The investigative technique has raised questions among some legal experts and unnerved students who said they assumed texting to be private.

An Illinois high school is cracking down on campus drug sales by confiscating the cell phones of student suspects and using their text messages to identify others—an investigative technique that has raised questions among some legal experts and unnerved students who said they assumed texting to be private.

Stevenson High School spokesman Jim Conrey said the ongoing investigation, in which Lincolnshire, Ill., police are also participating, has resulted in multiple suspensions, though he would not provide the number. He said examining student text messages was a legal and appropriate way to gather information about the alleged sales.

“That’s perfectly within our rights within the school,” he said. “If schools have credible evidence that cell phones are being used in some kind of trafficking … we have every right to take the phones.”

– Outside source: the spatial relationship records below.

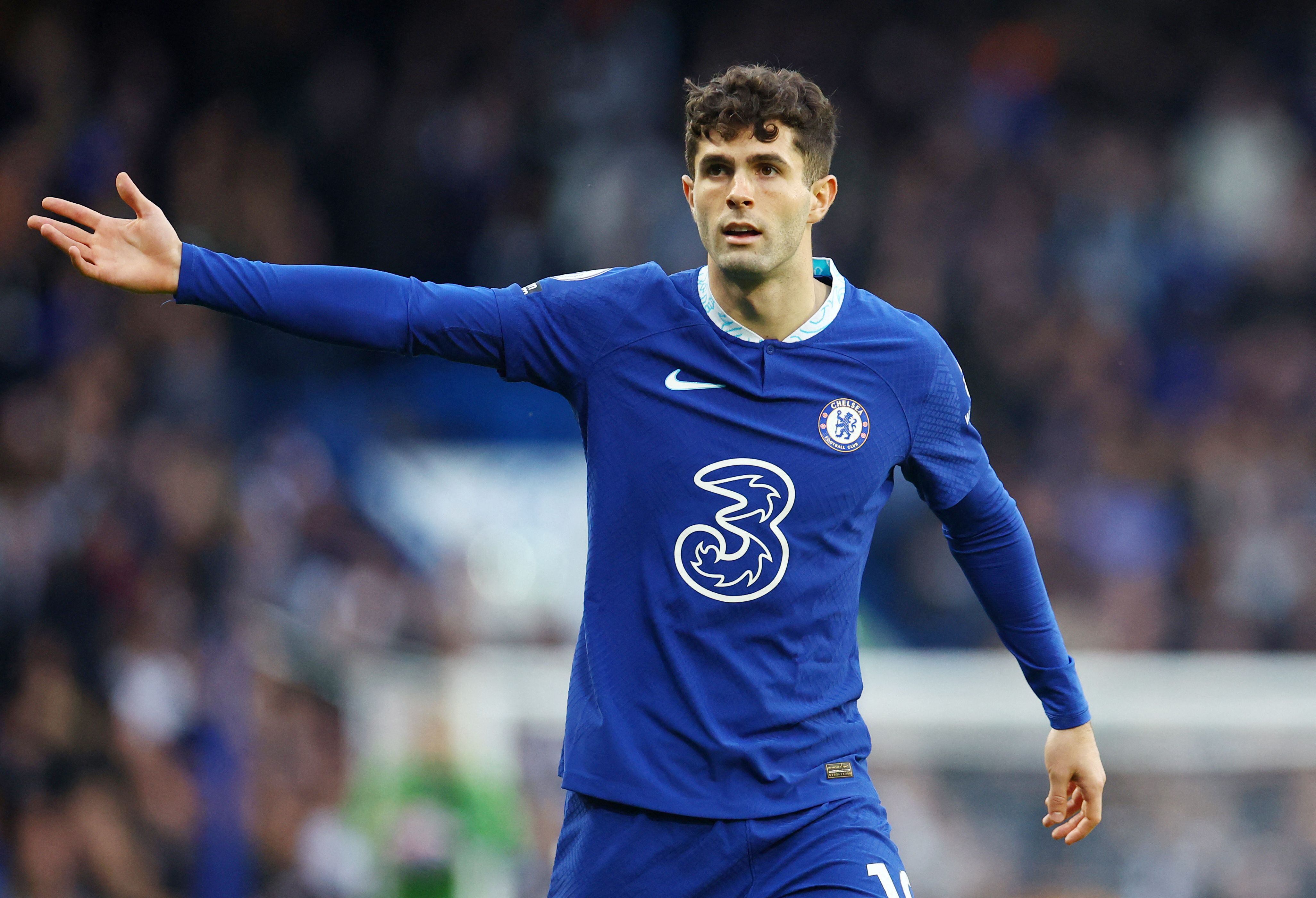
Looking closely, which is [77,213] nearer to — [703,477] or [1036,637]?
[703,477]

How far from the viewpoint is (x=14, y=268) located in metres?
7.72

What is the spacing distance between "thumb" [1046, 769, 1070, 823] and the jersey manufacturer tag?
1.99ft

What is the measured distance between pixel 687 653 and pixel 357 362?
571 centimetres

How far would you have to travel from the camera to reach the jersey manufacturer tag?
9.75 feet

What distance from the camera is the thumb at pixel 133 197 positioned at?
281 cm

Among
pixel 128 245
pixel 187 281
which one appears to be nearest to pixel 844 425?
pixel 187 281

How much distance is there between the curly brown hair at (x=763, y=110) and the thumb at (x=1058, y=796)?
144cm

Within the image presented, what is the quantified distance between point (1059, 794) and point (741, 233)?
146cm

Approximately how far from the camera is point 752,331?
121 inches

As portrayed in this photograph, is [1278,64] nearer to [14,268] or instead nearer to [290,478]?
[290,478]

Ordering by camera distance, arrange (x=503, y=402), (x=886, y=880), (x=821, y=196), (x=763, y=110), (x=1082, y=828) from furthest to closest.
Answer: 1. (x=503, y=402)
2. (x=1082, y=828)
3. (x=821, y=196)
4. (x=763, y=110)
5. (x=886, y=880)

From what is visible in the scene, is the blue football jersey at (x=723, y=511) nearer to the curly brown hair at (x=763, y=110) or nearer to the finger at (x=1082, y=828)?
the curly brown hair at (x=763, y=110)

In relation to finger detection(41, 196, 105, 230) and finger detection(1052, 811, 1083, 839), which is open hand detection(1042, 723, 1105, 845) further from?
finger detection(41, 196, 105, 230)

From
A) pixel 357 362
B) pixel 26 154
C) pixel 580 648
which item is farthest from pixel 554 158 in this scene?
pixel 580 648
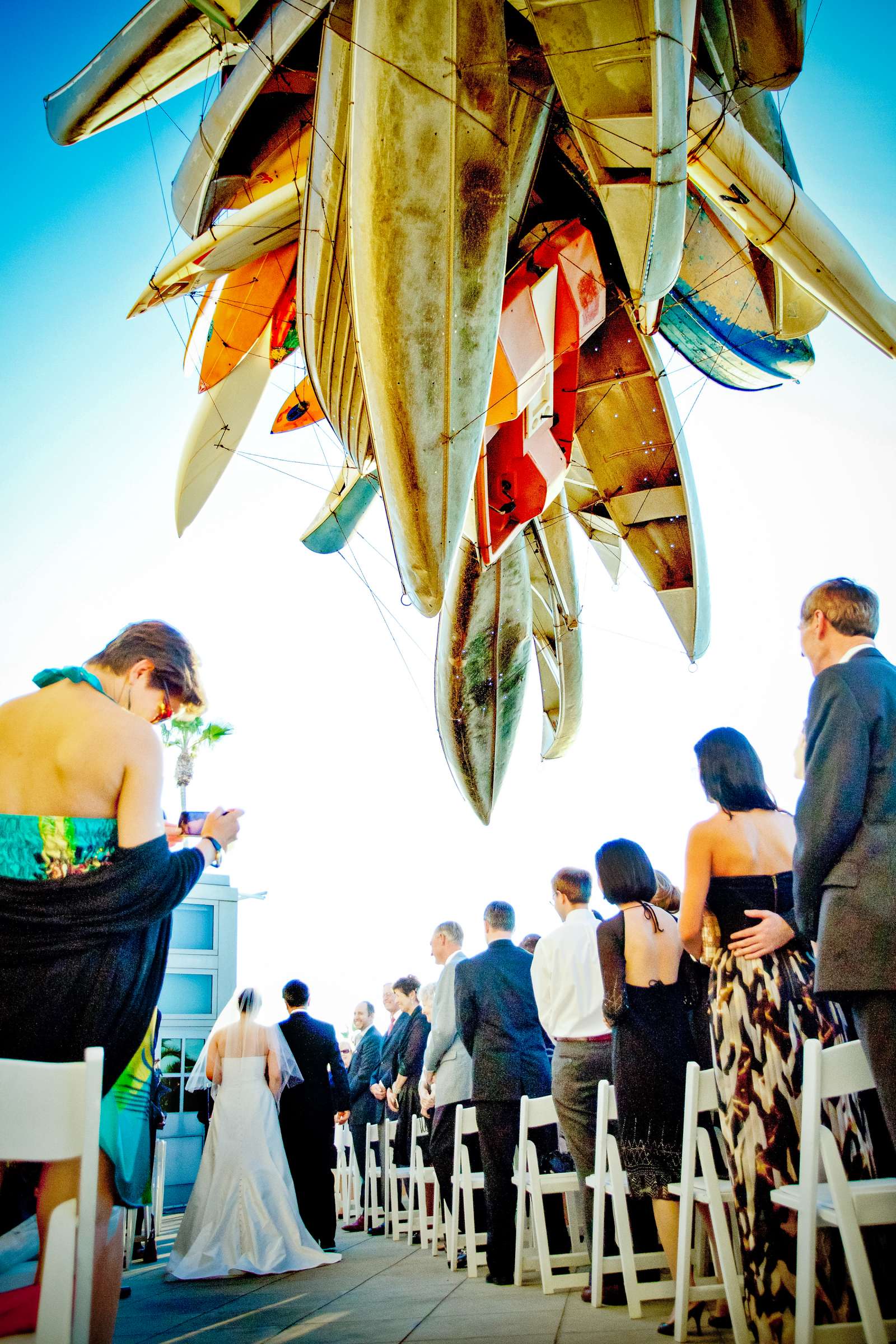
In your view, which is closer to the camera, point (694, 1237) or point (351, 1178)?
point (694, 1237)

As the lives of teens become increasingly intertwined with the technology they carry, investigators are finding revelations about alleged criminal behavior on cell phones, as well as Facebook, Twitter, and YouTube. In a twist, some parents complained that because the school wasn’t saying much about what was happening, their primary source of information became those same social media sites.

And though Conrey said the privacy and legal issues were clear, some experts said courts and legislators are falling behind the galloping technologies.

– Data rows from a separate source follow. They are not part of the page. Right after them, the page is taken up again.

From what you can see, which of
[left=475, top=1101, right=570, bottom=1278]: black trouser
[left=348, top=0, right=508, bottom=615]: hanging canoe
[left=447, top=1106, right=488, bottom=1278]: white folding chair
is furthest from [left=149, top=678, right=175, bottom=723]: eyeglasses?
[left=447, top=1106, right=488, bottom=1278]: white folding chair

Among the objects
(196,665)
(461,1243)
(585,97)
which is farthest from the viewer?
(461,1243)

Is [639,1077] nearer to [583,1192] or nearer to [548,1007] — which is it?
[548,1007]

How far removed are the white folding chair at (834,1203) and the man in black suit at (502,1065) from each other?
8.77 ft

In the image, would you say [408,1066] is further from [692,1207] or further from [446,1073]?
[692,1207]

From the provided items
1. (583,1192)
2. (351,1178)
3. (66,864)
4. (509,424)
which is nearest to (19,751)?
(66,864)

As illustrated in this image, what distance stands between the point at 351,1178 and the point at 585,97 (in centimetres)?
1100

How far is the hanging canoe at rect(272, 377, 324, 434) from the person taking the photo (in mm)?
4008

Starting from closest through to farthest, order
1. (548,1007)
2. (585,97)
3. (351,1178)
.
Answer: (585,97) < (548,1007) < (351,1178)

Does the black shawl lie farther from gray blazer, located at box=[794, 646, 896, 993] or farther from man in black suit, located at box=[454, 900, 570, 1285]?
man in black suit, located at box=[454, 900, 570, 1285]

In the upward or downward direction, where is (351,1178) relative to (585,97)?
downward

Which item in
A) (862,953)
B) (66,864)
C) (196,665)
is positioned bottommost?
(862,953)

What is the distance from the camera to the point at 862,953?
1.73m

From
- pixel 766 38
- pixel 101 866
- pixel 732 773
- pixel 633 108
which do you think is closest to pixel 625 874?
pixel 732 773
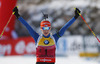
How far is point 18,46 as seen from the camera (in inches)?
448

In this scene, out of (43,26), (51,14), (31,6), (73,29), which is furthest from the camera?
(31,6)

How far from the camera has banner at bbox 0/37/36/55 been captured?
35.2 ft

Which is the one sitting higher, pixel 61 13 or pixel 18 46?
pixel 61 13

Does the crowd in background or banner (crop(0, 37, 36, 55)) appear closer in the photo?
banner (crop(0, 37, 36, 55))

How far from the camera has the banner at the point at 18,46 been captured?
10.7 meters

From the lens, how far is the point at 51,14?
45.6ft

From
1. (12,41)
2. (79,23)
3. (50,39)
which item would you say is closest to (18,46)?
(12,41)

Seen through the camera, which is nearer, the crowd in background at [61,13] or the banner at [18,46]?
the banner at [18,46]

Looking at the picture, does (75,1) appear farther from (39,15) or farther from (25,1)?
(25,1)

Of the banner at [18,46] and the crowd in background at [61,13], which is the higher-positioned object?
the crowd in background at [61,13]

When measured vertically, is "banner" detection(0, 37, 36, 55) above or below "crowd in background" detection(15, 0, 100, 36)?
below

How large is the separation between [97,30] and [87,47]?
10.1 ft

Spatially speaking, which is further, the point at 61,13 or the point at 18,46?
the point at 61,13

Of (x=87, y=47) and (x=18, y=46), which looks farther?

Kimberly Small, assistant general counsel for the Illinois Association of School Boards, said the U.S. Supreme Court has decided that school officials need only “reasonable suspicion” to search students’ belongings, a standard of proof less strict than the “probable cause” that applies to police officers.

But she noted that a more recent federal law established that owners of electronic devices have a legitimate interest in the confidentiality of their messages. The law has yet to determine exactly how school administrators’ search power intersects with that privacy concern, she said.

“It’s such a gray area for everyone—students, parents, school officials, even law enforcement,” she said.